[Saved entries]
* * *

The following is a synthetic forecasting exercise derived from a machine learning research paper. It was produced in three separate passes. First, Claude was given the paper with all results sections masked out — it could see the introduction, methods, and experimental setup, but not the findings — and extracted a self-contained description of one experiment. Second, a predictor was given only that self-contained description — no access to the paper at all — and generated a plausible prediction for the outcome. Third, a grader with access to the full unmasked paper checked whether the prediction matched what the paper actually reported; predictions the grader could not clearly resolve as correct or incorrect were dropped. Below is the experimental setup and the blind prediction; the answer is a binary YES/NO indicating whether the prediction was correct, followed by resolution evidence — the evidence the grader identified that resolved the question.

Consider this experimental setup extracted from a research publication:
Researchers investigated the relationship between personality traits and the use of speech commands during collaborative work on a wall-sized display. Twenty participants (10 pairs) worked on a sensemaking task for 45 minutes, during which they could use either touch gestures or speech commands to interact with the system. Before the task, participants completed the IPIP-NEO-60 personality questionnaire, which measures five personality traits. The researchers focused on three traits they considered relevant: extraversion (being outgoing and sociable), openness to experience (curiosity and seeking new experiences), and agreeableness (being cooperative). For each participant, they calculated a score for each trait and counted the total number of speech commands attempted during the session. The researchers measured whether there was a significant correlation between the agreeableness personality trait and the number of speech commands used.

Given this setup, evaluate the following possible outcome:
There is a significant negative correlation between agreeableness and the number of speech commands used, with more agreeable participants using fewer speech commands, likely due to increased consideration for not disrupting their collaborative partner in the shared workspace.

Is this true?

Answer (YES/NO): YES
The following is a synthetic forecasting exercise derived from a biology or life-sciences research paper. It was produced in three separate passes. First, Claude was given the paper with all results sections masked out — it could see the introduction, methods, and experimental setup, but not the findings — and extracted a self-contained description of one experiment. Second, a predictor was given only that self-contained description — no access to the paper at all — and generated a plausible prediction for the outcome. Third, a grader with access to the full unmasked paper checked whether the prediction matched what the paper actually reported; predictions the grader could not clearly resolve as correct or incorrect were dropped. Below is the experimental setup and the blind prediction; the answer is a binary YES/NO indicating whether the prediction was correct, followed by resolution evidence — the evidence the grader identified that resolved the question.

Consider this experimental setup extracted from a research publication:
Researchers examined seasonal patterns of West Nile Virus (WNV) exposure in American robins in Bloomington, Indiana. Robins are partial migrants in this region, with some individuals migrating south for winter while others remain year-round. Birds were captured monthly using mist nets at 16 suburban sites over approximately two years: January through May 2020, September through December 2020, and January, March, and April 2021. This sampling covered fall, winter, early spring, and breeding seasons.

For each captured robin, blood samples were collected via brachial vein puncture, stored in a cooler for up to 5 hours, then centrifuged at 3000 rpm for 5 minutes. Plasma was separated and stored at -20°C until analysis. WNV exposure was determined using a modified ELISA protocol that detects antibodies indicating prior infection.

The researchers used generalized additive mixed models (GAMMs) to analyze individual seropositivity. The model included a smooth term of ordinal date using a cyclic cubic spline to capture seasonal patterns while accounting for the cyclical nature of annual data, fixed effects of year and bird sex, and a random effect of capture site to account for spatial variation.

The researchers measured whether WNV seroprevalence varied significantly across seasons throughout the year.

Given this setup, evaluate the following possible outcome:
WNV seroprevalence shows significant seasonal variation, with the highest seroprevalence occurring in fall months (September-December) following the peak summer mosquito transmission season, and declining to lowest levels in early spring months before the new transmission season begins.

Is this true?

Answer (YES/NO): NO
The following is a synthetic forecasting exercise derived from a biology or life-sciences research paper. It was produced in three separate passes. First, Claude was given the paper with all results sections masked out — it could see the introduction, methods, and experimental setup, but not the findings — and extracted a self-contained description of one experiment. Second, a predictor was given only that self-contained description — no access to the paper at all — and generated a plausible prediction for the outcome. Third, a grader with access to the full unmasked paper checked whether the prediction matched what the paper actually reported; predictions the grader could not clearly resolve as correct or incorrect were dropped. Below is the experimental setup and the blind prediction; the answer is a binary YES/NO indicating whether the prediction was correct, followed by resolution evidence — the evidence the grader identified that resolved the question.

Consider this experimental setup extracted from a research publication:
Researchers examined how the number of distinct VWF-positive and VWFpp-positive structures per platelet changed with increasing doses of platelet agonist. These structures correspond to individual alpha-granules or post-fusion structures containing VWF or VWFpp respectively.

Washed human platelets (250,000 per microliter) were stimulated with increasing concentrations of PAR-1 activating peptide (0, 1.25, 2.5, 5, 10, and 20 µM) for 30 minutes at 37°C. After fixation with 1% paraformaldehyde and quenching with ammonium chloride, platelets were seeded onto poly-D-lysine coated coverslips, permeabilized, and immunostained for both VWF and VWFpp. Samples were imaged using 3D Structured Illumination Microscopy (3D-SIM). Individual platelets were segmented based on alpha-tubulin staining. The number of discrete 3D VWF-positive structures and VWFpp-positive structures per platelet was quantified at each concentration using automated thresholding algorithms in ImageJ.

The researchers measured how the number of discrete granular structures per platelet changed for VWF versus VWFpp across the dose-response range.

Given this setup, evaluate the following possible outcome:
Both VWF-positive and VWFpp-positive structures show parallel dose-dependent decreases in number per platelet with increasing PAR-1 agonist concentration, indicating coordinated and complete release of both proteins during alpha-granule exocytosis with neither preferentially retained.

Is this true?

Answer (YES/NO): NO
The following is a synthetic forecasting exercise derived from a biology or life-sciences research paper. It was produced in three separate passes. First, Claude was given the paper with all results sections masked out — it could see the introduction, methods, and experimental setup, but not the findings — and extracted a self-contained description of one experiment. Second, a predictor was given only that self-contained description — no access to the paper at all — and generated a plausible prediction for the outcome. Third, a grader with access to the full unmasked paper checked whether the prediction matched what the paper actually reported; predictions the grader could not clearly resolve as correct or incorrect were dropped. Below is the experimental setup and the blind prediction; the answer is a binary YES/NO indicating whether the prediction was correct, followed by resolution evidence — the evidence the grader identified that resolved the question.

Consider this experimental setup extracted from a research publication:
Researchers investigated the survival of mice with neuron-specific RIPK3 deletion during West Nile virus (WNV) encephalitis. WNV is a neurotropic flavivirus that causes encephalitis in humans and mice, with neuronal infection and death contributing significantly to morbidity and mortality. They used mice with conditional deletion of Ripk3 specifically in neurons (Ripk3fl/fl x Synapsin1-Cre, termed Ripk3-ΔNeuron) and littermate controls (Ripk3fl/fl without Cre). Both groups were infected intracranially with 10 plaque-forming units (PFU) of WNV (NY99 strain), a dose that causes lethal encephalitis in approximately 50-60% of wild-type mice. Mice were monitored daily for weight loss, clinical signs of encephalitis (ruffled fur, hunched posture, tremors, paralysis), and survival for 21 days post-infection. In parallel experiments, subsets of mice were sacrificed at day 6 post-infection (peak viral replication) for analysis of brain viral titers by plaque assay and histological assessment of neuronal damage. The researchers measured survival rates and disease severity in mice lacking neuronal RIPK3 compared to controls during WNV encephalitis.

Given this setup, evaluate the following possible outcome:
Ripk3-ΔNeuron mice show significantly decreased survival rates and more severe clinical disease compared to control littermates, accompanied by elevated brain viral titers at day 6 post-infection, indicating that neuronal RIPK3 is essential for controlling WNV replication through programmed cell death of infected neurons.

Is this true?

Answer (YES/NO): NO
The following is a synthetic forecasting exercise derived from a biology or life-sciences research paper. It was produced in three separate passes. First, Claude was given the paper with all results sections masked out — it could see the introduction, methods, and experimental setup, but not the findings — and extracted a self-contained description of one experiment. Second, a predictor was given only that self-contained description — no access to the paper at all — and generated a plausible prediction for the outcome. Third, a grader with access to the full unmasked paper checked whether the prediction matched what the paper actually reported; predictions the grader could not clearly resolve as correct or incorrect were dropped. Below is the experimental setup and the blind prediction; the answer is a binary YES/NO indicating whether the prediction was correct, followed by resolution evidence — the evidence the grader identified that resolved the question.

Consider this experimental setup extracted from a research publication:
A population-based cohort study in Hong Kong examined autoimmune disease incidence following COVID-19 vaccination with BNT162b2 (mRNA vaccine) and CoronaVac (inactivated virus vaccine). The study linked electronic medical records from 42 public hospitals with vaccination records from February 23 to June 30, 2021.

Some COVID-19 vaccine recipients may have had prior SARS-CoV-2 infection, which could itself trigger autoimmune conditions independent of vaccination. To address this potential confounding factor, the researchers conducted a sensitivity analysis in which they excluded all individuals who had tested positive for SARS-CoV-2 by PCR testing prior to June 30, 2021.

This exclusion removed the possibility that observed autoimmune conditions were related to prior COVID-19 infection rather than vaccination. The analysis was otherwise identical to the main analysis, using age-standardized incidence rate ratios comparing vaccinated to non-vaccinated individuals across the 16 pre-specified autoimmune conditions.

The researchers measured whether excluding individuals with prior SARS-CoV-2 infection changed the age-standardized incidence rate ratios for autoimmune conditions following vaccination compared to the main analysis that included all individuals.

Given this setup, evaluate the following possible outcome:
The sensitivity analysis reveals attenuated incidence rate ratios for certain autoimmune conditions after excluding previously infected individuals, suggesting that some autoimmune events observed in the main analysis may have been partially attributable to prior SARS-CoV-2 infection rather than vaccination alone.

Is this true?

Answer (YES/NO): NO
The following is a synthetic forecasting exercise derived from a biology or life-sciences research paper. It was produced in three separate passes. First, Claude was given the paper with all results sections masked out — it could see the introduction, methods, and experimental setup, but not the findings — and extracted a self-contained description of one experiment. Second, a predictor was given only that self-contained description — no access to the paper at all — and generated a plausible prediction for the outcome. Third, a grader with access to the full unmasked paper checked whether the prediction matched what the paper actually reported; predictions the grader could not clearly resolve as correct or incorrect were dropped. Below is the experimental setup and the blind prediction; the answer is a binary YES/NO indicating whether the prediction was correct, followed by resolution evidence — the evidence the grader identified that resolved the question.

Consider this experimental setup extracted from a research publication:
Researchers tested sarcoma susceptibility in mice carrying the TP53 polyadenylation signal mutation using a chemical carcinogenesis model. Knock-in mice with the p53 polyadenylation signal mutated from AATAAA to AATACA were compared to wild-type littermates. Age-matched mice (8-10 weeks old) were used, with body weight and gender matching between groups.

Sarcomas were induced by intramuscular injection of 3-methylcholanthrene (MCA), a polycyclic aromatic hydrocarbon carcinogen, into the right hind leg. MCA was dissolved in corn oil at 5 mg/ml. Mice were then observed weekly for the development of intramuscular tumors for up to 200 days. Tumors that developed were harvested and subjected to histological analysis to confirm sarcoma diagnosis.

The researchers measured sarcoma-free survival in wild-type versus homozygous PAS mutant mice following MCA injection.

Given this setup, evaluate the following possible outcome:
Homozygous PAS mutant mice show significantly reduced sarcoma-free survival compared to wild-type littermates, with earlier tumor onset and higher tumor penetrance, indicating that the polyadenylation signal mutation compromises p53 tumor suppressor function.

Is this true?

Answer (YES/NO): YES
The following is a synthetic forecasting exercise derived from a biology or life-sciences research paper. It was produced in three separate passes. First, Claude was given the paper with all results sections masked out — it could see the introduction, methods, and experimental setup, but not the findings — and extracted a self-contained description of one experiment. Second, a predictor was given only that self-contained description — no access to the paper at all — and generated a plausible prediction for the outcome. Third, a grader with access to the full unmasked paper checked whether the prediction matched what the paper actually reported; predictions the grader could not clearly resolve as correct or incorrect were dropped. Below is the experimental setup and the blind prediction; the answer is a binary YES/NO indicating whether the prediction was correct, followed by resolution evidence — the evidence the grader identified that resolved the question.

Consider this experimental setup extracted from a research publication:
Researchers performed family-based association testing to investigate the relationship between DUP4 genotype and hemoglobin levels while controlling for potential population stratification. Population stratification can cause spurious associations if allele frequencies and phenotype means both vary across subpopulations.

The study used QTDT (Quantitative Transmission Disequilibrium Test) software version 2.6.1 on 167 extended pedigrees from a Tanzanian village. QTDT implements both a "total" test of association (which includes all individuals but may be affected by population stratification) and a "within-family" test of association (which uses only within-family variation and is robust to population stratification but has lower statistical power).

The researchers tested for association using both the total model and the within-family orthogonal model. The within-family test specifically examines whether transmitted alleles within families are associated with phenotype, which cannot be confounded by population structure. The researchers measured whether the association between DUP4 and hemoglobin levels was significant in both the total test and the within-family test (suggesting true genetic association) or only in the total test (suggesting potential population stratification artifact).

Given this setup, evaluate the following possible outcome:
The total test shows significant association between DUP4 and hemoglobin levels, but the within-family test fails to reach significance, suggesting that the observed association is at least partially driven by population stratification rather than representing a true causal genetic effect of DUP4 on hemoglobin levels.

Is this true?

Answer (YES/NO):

* * *

▶ PROBLEM TO SOLVE:
Identify the lines in the records above that contain the word "versus", then state how many there are and nothing more.

▶ WRITTEN ANSWER:
2